Zu dem auf eine Anwendung des § 20 VStG abzielenden Katalog von Milderungsgründen im Berufungsschreiben des Vertreters des Bw ist zu bemerken, daß es sich bei § 20 VStG, wie der Titel dieser Bestimmung schon sagt, um eine "außerordentliche" Milderung der Strafe handelt. Eine solche "außerordentliche" Milderung ist dann nicht gerechtfertigt, wenn Milderungsgründe behauptet werden, die sich, zumal bei ausländischen Kraftfahrern, geradezu regelmäßig geltend machen lassen, sodaß über § 20 VStG die gesetzliche Mindeststrafe in der Praxis unterlaufen würde. Der "Regelcharakter" des vom Vertreter des Bw angeführten Katalogs zeigt sich schon darin, daß der Vertreter des Bw diesen Katalog geradezu serienmäßig bei Berufungen nach dem BStFG ins Treffen führt. Anstelle weiterer Beispiele sei auf das Erkenntnis des unabhängigen Verwaltungssenates vom 24.3.1998, Zl. VwSen - 150028 hingewiesen. Bereits dort hatte der unabhängige Verwaltungssenat gegenüber demselben Vertreter eines anderen Bw folgendes ausgeführt: "Die vom Bw geltend gemachten Milderungsgründe sind zwar zahlreich, fallen jedoch insgesamt nicht so ins Gewicht, daß von einem Überwiegen im Sinne des § 20 VStG gesprochen werden könnte: Die fahrlässige Tatbegehung stellt eine gewöhnliche und ausreichende Schuldform dar (§ 5 Abs.1 VStG). Die Unbesonnenheit, die verlockende Gelegenheit und die Nichtschädigung Dritter stellen normale Begleitumstände der Tatbegehung dar, denen kein erheblicher Milderungseffekt zukommen kann. Inwiefern die freiwillige Abstandnahme von weitergehenden Schadenszufügungen mildernd zum Tragen kommen könnte, ist nicht ersichtlich. Das Wohlverhalten vor und nach der Tat ist zwar lobenswert, jedoch nicht so bedeutsam, daß, auch in Verbindung mit den sonstigen Umständen, eine Anwendung des § 20 VStG gerechtfertigt wäre." Diese Ausführungen seien dem Vertreter des Bw im Interesse der Verfahrensökonomie in künftigen Fällen noch einmal in Erinnerung gerufen. Ergänzend sei bemerkt, daß der Rechtsirrtum des Bw am Ergebnis nichts ändert. Sonstige Umstände, die nach Auffassung des Vertreters des Bw einem Schuldausschließungs- oder Rechtfertigungsgrund nahekommen könnten, hat der Vertreter des Bw nicht angeführt. Rechtsmittelbelehrung: Gegen diesen Bescheid ist kein ordentliches Rechtsmittel zulässig.

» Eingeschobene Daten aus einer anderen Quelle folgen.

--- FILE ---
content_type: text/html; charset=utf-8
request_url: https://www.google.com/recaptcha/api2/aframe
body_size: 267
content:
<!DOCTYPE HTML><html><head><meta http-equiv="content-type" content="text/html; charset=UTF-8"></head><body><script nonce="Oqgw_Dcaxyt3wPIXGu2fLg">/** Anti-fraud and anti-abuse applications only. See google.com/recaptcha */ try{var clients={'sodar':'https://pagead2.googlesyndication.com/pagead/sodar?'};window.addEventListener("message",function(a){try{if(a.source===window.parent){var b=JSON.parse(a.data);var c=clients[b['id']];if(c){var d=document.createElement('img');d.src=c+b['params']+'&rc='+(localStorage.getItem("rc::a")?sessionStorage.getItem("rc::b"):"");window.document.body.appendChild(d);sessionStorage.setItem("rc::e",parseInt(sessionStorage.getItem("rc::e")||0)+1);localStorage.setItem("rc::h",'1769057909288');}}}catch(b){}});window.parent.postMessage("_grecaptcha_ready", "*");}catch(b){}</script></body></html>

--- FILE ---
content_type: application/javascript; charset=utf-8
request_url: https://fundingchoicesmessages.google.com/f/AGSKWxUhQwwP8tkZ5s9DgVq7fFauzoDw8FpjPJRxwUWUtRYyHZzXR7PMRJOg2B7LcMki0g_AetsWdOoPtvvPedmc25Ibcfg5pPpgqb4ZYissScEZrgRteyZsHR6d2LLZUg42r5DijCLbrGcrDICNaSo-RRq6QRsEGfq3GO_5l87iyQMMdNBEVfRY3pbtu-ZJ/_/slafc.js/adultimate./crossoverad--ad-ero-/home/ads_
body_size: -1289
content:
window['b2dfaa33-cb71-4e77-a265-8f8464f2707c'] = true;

Hinweis: Gegen diesen Bescheid kann innerhalb von sechs Wochen ab seiner Zustellung eine Beschwerde an den Verfassungsgerichtshof oder an den Verwaltungsgerichtshof erhoben werden; diese muß - von gesetzlichen Ausnahmen abgesehen - jeweils von einem Rechtsanwalt unterschrieben sein. Für jede dieser Beschwerden ist eine Gebühr von 2.500 S zu entrichten.